# Show temps in °F?



## digitlman (Jun 29, 2010)

Ok, I've searched, but I don't see how to change the temp output from C to F.

I'm a Yank and I still cannot get into the whole Celcius thing.


----------



## IINexusII (Jun 29, 2010)

on what? a fan controller or some application? and which one?


----------



## Kreij (Jun 29, 2010)

GPU-Z, of course. Probably why he put it in this section.


----------



## W1zzard (Jun 29, 2010)

sorry, only temps in °C at this time. it's something i wanted to add to a future version for quite a while, but never found the time


----------



## IINexusII (Jun 29, 2010)

Kreij said:


> GPU-Z, of course. Probably why he put it in this section.



oops  just saw it from the homepage


----------



## Fourstaff (Jun 29, 2010)

digitlman said:


> Ok, I've searched, but I don't see how to change the temp output from C to F.
> 
> I'm a Yank and I still cannot get into the whole Celcius thing.

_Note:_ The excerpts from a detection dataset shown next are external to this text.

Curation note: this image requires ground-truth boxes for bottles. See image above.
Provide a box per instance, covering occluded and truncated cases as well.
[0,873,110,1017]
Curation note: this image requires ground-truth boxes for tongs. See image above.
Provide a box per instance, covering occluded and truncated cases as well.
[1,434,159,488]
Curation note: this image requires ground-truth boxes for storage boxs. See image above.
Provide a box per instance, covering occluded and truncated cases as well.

Welcome to TPU! You should learn Celcius, its easy: 0 for freezing water, 100 for boiling water and 37 for body. Much simpler than your 32 for freezing, 212 for boiling. You have nothing to lose by learning the Celcius scale.


----------



## WhiteLotus (Jun 29, 2010)

Fourstaff said:


> Welcome to TPU! You should learn Celcius, its easy: 0 for freezing water, 100 for boiling water and 37 for body. Much simpler than your 32 for freezing, 212 for boiling. You have nothing to lose by learning the Celcius scale.



lol, he's an American, they don't like the Celcius scale.

A simple convert equation could be implemented. But that's for Wizzard to do.


----------



## Mandown (Jun 29, 2010)

Stick with celcius, so much better than the inferior fairenhight. <--- I did that on purpose I can never spell the damn word right.


----------



## DonInKansas (Jun 30, 2010)

WhiteLotus said:


> lol, he's an American, they don't like the Celcius scale.



Hooray for generalities, you nasty toothed Brit! 

Nah, just learn Celcius dude.  It's the standard for any temp talk in the tech world.


----------



## erocker (Jun 30, 2010)

Oh Don...  L'échelle Delisle est supérieure vous porcine américaine!


----------



## 95Viper (Jun 30, 2010)

That would be nice but, Celcius will do.  
This American (and proud of the fact) likes either scale.

But, it was some intellectual person across the great waters that made the Fahrenheit scale.

Fahrenheit is the temperature scale proposed in 1724 by, and named after, the German physicist Daniel Gabriel Fahrenheit.  Maybe that is why we use it.   It is more believable using a scale created by a physicist, than a scale created by an astronomer, and reversed by a botanist.


----------



## DonInKansas (Jun 30, 2010)

erocker said:


> Oh Don...  L'échelle Delisle est supérieure vous porcine américaine!





http://translate.google.com/#auto|en|L'échelle Delisle est supérieure vous porcine américaine!


----------



## ddfault (Nov 13, 2010)

*Found how to change to F*

You CAN show the sensors in Fahrenheit!

Once the program is started you need to right click on the menu bar
For me it was already checked (but showing temps in C) so I had to uncheck and then check again for them to show up right.


----------



## 95Viper (Nov 13, 2010)

Yep, W1zzard added the Fahrenheit option in July 2010 to version 0.4.4.

Happened a couple of days right after the last post in the thread, before yours.


Thanks, Welcome to TPU.
Enjoy your stay.


----------